RSA 2018 results show firm ‘exposed to more volatility than expected’
RSA group CEO Stephen Hester welcomed the insurer’s increased headline profits in its 2018 results, but he said that at an underlying level the results were down and that the firm was taking decisive action to ensure a return to form in 2019.
Pre-tax profits were £480m in 2018 up 7 percent from £448m in 2017. However, the group’s combined ratio worsened to 96.2 percent from 94 percent a year earlier.
Group net written premiums were £6.4 billion in 2018 down from 6.6 billion in 2017.
Stephen Hester, RSA group chief executive, said: “In 2018 RSA increased headline profits and dividends with a still attractive return on capital. At an underlying level however, the results represent RSA’s first down year since 2013. We believe strongly that 2019 will show a bounce back and are taking decisive action to that end.

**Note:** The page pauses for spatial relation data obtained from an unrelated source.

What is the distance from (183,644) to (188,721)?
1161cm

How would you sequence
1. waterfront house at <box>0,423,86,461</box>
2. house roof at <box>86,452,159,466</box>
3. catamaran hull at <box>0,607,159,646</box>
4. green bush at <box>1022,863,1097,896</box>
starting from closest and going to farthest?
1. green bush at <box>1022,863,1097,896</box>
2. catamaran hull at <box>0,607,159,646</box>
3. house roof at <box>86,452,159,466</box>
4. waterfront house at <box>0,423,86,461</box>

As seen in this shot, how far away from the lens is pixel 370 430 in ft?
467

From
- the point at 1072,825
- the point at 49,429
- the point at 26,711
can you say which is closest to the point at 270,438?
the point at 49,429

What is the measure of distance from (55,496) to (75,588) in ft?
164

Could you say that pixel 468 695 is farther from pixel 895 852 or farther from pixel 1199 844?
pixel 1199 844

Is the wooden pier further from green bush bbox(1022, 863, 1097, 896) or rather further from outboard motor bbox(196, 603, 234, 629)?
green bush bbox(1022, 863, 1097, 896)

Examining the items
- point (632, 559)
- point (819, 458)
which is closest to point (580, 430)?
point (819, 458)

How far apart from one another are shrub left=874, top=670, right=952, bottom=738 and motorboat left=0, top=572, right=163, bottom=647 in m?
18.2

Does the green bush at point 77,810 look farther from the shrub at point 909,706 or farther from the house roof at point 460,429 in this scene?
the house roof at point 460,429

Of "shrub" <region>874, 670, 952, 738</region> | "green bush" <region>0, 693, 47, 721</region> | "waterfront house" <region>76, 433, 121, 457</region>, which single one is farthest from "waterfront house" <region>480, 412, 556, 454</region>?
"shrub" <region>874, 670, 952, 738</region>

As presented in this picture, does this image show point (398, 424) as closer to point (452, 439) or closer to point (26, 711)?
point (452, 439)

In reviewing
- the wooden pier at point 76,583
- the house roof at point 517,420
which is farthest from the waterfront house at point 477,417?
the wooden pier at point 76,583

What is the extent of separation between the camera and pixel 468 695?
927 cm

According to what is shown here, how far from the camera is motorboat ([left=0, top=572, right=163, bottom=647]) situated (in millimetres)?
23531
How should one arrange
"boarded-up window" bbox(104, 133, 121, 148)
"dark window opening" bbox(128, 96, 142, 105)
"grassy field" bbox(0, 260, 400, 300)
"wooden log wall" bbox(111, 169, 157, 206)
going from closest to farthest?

“Much went well in 2018, with excellent results in many of RSA’s Personal Lines businesses and good progress on expenses and other strategic initiatives. However, adverse weather costs and challenging Commercial Lines results exposed us to more volatility than expected. This was most intense in the ‘London Market’ business which accounted for substantially all our underperformance in the second half. We announced significant portfolio exits and initiated major pricing and re-underwriting programmes during the year. We have also made management changes and increased reinsurance coverage for 2019. Our performance ambitions for RSA are high, and unchanged. We recognise the need to demonstrate resumed progress against them.”